Fig. 14 Esempio di un interruttore molecolare che si basa sulla navetta costituita
dall'anello che con un opportuno voltaggio applicato può essere fatto spostare dal
gruppo benzidinico a quello bifenolico.
Nell’esempio che mostriamo in figura (Bissell 1994) la molecola funziona da
interruttore navetta (“shuttle switch”): è cioè un interruttore reversibile, con il
macrociclo che va avanti e indietro fra in gruppo benzidinico a sinistra e quello
bifenolico e destra. I silossani ai due estremi impediscono all’anello di sfilarsi.
L’anello macrociclico contiene 4 gruppi carichi, che sono attratti dai gruppi sull’asse
con eccesso di carica negativa. Dato che il gruppo benzidinico è un migliore donore
che il bifenolico, l’anello passa la maggior parte del tempo su gruppo di sinistra. Se
però si toglie un elettrone da questo gruppo, l’altro diventerà più attraente e lo
“shuttle” molecolare passerà dall’altra parte. Il processo si chiama ossidazione
elettrochimica.

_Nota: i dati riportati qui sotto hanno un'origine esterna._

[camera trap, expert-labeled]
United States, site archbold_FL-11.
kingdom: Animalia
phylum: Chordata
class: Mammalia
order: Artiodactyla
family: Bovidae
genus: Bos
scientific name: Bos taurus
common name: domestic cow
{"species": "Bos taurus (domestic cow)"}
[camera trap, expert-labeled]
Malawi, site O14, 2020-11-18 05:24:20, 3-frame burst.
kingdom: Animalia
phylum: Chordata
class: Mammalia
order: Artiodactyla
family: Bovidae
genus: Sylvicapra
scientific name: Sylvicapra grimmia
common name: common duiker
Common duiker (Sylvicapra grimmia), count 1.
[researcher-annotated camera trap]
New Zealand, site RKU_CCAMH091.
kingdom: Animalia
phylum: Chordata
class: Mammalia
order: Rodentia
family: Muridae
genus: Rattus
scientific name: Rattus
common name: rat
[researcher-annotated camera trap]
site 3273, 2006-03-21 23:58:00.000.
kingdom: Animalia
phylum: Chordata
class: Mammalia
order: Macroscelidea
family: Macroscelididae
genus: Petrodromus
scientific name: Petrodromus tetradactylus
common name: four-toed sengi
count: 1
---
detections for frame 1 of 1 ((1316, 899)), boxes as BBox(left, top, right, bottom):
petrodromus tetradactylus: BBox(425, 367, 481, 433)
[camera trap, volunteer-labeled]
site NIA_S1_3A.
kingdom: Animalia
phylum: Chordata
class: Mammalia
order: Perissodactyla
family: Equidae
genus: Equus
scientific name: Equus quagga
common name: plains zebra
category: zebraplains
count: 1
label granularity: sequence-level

Recentemente un’applicazione di questo tipo di molecola (peraltro
non a livello della singola molecola) è stata fatta per costruire una porta logica il cui
elemento attivo era il monostrato di un rotassano (Collier 1999). Nella figura 15
mostriamo le caratteristiche del dispositivo: all’inizio, l’interruttore è chiuso, e lo
stato viene sondato applicando un voltaggio negativo all’elettrodo. L’interrutore si
apre ossidando la molecola applicando un voltaggio all’altro elettrodo di +0.7 V.
Ancora, si riinterroga il dispositivo applicando tensione negativa.